### Assignment 1
According to the portfolio, which two companies approached Nice Touch Games about bringing Killstorm to Xbox One and PS4?
### Assignment 2
Reproduce the stretch of the portfolio from "Currently a design" through "the agile methodology." word for word.

Currently a design consultant on Healary, a health and fitness app being developed by an ambitious start-up in Bucharest. It is an enticing blend of dieting, exercise and mental health in a single app. I am mainly handling UI design, creating “final art quality” designs in Adobe Illustrator, although I’m involved in almost all aspects of development when needed including video production, animation, writing and sounds.

I was hired by independent studio Ace Viral to design new match 3 titles. User research and competitive analysis pointed to “tropical holidays” being a suitable theme for the target demographic. I developed the concept, visual style, gameplay features, then designed and balanced all initial 240 launch levels. Tropical Trip was developed in under 8 months by a team of eight which I managed using the agile methodology.

I handled all design and production on games I developed at this studio. I introduced Agile to the studio, and ran production across several small teams simultaneously with daily scrums and weekly sprints. I prepped the launch strategy for my games, and all App Store copy, banners and screenshots were produced or supervised by me.

This match 3 game was developed as an experiment to launch a game targeted to a younger demographic in the Korean, Chinese and Japanese markets. The game was designed, built and launched in two months in 10 languages by a two-person team of just myself and a Java coder.

Lead designer for the child-friendly front end and parental content management systems, account and transaction features for this interactive story-telling app on web, iPhone and iPad that served over two million stories in the first year. I was producer on the iPad version.

Killstorm is a project I conceived and designed at Nice Touch Games, a two-person indie studio I co-founded. The game was designed for mobile devices, and had a unique one-touch flight and combat system that was immensely fun to control. We were later approached by both Microsoft & Sony to bring this to Xbox One and PS4. Unfortunately before the project could be funded we cancelled it due to “life”.

Excerpts from a dataset
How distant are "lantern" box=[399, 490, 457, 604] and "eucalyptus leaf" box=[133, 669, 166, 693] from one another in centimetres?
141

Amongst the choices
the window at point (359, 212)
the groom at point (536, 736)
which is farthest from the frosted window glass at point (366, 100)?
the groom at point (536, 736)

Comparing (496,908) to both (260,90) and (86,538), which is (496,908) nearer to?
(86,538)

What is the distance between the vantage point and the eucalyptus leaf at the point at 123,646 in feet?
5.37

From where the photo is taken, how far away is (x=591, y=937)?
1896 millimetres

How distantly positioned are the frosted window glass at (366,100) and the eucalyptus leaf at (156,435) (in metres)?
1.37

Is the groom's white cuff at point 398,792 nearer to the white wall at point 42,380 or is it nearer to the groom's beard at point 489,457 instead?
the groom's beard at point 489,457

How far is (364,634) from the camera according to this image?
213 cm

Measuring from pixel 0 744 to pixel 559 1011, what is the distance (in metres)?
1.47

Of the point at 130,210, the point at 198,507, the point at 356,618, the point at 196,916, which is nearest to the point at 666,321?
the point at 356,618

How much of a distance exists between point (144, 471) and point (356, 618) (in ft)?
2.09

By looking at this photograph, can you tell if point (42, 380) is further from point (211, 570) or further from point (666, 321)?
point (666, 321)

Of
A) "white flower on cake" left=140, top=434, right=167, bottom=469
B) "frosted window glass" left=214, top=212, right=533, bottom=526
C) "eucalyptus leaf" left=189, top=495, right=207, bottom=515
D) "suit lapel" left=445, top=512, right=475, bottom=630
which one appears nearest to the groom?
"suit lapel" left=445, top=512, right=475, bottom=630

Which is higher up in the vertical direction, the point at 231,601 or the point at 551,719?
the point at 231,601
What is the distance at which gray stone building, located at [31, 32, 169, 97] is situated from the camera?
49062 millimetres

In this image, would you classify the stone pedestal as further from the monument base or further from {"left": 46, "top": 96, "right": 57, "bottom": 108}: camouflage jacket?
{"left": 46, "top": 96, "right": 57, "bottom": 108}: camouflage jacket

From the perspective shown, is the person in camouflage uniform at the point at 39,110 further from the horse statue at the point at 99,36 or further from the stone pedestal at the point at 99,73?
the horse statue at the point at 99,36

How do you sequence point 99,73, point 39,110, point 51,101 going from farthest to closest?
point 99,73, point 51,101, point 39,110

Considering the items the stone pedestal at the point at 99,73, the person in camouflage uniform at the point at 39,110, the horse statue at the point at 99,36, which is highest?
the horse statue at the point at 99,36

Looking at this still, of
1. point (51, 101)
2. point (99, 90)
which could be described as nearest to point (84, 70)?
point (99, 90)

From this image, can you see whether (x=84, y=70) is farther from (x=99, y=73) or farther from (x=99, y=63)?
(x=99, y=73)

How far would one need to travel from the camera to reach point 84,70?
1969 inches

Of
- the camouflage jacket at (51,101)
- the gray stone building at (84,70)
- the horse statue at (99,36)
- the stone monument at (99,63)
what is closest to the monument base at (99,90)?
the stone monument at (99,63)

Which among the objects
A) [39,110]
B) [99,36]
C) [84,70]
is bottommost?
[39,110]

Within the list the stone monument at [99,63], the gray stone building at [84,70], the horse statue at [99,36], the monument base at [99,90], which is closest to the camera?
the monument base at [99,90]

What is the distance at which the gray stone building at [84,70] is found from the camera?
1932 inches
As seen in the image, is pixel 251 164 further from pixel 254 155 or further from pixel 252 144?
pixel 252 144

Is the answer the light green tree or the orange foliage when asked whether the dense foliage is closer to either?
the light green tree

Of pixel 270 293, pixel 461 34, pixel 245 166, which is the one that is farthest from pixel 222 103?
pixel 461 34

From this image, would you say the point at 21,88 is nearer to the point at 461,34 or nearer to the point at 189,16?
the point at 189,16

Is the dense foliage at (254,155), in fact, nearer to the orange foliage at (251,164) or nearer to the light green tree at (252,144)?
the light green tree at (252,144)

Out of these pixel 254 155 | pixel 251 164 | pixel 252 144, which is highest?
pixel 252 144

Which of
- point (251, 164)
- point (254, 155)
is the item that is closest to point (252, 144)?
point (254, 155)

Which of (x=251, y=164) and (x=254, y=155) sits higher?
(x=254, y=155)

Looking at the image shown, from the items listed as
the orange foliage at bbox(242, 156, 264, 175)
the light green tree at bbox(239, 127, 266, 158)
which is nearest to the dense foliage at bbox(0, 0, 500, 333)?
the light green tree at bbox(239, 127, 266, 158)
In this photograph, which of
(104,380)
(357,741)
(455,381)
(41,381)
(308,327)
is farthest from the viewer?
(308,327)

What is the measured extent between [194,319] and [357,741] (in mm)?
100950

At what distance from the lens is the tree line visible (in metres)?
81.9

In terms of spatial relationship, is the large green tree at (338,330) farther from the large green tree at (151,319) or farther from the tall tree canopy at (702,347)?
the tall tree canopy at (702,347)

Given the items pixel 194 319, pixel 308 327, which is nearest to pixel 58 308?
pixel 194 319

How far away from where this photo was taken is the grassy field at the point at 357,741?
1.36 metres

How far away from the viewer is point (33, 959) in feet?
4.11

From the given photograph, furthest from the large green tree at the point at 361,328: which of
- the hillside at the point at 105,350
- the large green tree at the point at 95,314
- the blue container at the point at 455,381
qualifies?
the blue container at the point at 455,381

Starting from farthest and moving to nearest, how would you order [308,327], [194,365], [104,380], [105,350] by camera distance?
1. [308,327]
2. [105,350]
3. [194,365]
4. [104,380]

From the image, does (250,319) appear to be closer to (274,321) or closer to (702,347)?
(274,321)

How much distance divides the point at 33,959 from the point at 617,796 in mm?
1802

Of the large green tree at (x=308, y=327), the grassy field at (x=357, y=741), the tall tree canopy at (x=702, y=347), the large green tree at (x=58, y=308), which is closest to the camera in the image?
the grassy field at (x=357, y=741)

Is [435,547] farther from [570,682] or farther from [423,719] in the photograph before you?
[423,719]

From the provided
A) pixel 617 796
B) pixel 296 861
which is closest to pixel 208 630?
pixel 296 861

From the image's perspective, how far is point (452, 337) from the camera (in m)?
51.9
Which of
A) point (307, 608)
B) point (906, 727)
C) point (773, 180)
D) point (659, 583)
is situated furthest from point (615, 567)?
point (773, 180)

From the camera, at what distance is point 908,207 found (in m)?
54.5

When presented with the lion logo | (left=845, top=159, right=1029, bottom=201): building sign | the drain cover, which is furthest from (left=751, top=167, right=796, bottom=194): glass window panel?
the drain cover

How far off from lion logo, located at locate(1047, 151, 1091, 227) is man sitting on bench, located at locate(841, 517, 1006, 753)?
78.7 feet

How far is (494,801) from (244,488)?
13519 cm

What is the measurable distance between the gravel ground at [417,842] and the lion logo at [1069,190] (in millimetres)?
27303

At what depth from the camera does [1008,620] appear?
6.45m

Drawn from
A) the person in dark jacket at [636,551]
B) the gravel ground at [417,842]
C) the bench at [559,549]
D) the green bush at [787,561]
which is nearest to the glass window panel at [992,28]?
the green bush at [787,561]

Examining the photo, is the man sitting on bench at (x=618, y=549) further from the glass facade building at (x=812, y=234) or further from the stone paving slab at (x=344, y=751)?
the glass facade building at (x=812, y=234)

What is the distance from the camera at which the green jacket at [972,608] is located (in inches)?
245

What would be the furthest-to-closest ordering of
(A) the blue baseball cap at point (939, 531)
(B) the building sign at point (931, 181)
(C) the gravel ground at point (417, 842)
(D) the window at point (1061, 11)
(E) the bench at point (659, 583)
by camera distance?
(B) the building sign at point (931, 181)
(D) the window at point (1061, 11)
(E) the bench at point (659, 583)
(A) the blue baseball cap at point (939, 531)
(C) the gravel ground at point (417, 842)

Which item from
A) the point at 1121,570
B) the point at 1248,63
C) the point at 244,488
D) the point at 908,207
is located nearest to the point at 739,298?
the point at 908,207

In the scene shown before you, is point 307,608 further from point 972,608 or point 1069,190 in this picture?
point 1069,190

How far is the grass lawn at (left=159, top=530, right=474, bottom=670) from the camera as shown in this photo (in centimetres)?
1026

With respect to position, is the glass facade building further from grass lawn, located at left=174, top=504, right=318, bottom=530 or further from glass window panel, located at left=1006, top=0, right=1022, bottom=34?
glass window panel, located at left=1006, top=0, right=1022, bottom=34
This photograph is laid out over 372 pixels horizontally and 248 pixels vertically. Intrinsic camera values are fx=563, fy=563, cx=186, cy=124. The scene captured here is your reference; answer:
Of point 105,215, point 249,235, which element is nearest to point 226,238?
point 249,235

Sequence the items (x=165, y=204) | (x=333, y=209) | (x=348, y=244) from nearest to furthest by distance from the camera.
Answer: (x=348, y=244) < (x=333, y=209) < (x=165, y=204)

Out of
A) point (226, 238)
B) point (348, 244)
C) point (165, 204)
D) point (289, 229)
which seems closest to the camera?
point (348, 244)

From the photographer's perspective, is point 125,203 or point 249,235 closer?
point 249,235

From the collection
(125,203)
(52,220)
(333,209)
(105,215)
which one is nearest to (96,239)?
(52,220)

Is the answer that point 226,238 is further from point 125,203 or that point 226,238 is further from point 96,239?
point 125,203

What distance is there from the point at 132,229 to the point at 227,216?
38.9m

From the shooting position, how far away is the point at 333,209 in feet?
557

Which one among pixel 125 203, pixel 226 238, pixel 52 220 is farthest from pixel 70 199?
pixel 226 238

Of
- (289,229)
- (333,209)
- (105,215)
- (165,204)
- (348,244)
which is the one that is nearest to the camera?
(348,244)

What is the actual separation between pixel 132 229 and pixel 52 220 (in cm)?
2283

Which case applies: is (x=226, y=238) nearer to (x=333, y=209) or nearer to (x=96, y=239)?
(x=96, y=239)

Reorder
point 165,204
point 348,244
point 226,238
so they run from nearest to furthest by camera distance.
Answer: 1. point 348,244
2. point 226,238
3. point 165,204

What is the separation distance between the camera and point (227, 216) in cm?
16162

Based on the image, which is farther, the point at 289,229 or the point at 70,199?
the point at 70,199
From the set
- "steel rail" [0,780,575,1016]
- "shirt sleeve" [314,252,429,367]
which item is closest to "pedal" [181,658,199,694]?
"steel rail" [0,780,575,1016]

### Task result 1
Microsoft and Sony

### Task result 2
Currently a design consultant on Healary, a health and fitness app being developed by an ambitious start-up in Bucharest. It is an enticing blend of dieting, exercise and mental health in a single app. I am mainly handling UI design, creating “final art quality” designs in Adobe Illustrator, although I’m involved in almost all aspects of development when needed including video production, animation, writing and sounds.

I was hired by independent studio Ace Viral to design new match 3 titles. User research and competitive analysis pointed to “tropical holidays” being a suitable theme for the target demographic. I developed the concept, visual style, gameplay features, then designed and balanced all initial 240 launch levels. Tropical Trip was developed in under 8 months by a team of eight which I managed using the agile methodology.